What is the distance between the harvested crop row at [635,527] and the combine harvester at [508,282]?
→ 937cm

________________

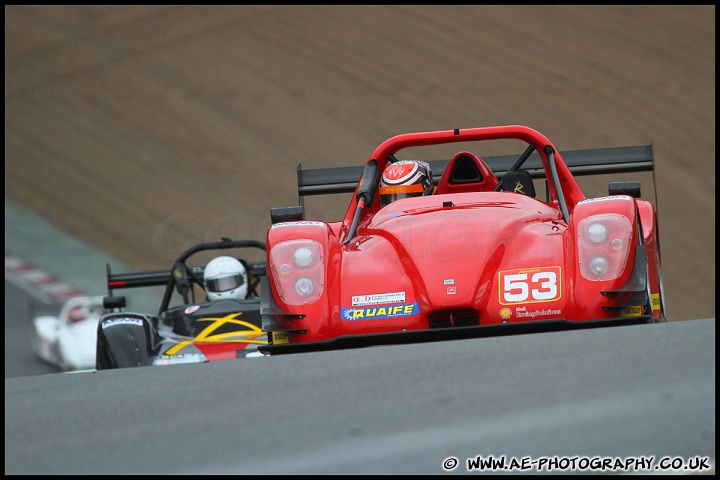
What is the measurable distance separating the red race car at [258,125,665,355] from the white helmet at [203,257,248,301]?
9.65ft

________________

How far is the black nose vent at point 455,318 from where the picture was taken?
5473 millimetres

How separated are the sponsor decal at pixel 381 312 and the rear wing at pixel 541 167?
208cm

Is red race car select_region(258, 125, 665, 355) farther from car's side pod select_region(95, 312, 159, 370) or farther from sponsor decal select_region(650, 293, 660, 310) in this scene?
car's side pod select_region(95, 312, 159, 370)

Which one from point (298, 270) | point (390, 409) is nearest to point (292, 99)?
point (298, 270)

________________

PROBLEM TO SOLVE >> Identify and copy each line in the records above that contains the word "What". Treat uppercase and lowercase letters as different.

SOLUTION FOR THIS PROBLEM >>
What is the distance between the harvested crop row at [635,527] and the combine harvester at [508,282]?
What is the measurable distance separating the red race car at [258,125,665,355] from the white helmet at [203,257,248,301]?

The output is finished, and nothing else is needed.